Saved entries
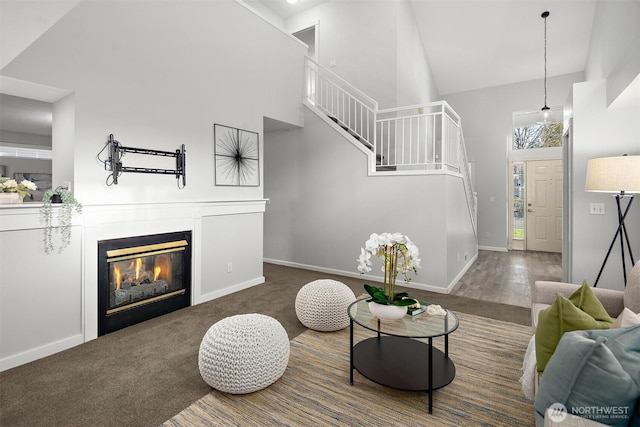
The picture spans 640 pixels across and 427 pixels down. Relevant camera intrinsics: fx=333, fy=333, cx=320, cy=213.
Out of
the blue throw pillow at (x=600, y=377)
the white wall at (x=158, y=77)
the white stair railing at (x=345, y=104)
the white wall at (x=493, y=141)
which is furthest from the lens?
the white wall at (x=493, y=141)

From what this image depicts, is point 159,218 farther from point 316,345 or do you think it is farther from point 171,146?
point 316,345

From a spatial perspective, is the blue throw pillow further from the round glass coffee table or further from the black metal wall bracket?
the black metal wall bracket

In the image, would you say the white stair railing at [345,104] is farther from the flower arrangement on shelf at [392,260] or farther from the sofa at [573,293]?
the sofa at [573,293]

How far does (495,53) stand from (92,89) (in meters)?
6.95

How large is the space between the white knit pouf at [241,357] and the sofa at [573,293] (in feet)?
4.74

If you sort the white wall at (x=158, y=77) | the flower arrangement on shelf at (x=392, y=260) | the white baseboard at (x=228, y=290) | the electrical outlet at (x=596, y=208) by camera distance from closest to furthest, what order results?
the flower arrangement on shelf at (x=392, y=260)
the white wall at (x=158, y=77)
the electrical outlet at (x=596, y=208)
the white baseboard at (x=228, y=290)

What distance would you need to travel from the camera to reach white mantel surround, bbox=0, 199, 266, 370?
2.46 m

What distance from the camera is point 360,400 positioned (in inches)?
81.0

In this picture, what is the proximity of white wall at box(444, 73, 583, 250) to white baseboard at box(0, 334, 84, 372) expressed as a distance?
299 inches

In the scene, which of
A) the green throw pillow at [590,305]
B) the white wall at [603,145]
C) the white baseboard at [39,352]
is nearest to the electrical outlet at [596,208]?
the white wall at [603,145]

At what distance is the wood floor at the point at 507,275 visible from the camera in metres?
4.26

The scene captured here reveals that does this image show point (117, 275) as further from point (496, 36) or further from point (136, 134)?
point (496, 36)

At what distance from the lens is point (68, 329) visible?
2.79 m

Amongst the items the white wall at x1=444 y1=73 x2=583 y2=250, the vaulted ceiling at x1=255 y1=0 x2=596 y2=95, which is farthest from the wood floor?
the vaulted ceiling at x1=255 y1=0 x2=596 y2=95
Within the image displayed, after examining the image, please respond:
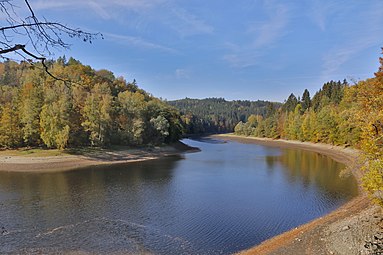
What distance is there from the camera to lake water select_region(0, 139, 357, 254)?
56.8 ft

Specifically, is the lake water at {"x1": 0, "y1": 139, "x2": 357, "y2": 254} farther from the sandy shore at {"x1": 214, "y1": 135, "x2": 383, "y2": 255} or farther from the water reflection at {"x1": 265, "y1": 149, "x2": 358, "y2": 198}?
the sandy shore at {"x1": 214, "y1": 135, "x2": 383, "y2": 255}

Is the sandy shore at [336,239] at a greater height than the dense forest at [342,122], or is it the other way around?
the dense forest at [342,122]

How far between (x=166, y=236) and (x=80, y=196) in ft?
43.2

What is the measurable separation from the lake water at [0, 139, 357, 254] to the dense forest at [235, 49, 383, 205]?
6.96 metres

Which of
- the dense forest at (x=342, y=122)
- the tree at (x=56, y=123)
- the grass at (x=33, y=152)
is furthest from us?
the tree at (x=56, y=123)

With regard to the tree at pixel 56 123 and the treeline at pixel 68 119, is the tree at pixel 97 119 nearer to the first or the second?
the treeline at pixel 68 119

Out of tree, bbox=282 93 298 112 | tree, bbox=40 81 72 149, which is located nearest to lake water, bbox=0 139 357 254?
tree, bbox=40 81 72 149

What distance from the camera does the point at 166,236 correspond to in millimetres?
18531

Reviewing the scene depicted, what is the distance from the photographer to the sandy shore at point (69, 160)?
45.1m

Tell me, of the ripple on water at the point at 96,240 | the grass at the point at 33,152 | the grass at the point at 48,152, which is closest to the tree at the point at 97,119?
the grass at the point at 48,152

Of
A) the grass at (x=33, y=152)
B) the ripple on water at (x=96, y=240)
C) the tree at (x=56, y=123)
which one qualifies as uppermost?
the tree at (x=56, y=123)

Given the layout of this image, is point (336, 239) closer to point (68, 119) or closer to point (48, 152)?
point (48, 152)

Stated goal:
Copy out exactly the lines between the line containing "Within the image" and the end of the entries, including both, and leave the pictures behind.

Written response:
Within the image displayed, after examining the image, please respond:
What distance is there from the camera to lake water select_region(0, 139, 357, 254)?
56.8 ft

Specifically, is the lake water at {"x1": 0, "y1": 139, "x2": 357, "y2": 254} farther from the sandy shore at {"x1": 214, "y1": 135, "x2": 383, "y2": 255} or farther from the water reflection at {"x1": 265, "y1": 149, "x2": 358, "y2": 198}?
the sandy shore at {"x1": 214, "y1": 135, "x2": 383, "y2": 255}

Is the sandy shore at [336,239] at a greater height than the dense forest at [342,122], or is it the other way around?
the dense forest at [342,122]

How far between (x=166, y=236) and (x=80, y=196) in ft?
43.2

What is the measurable separation from the lake water at [0, 139, 357, 254] to the dense forest at [235, 49, 383, 205]?
6.96 metres

Which of
- the dense forest at (x=342, y=122)
- the tree at (x=56, y=123)
- the grass at (x=33, y=152)
is furthest from us?
the tree at (x=56, y=123)

With regard to the tree at pixel 56 123 and the treeline at pixel 68 119, is the tree at pixel 97 119 nearer to the first or the second?
the treeline at pixel 68 119

Out of tree, bbox=282 93 298 112 | tree, bbox=40 81 72 149, which is located nearest to lake water, bbox=0 139 357 254?
tree, bbox=40 81 72 149

What distance from the camera does the point at 166,236 correspond to in millimetres?
18531

Reviewing the scene depicted, what is the distance from the photographer to the sandy shore at point (69, 160)?
45.1m

Tell me, of the ripple on water at the point at 96,240 | the grass at the point at 33,152 | the grass at the point at 48,152, which is closest to the tree at the point at 97,119?
the grass at the point at 48,152

Of
A) the grass at (x=33, y=152)
B) the ripple on water at (x=96, y=240)
C) the tree at (x=56, y=123)
which one qualifies as uppermost?
the tree at (x=56, y=123)

Given the layout of this image, is point (336, 239) closer to point (68, 119) or closer to point (48, 152)?
point (48, 152)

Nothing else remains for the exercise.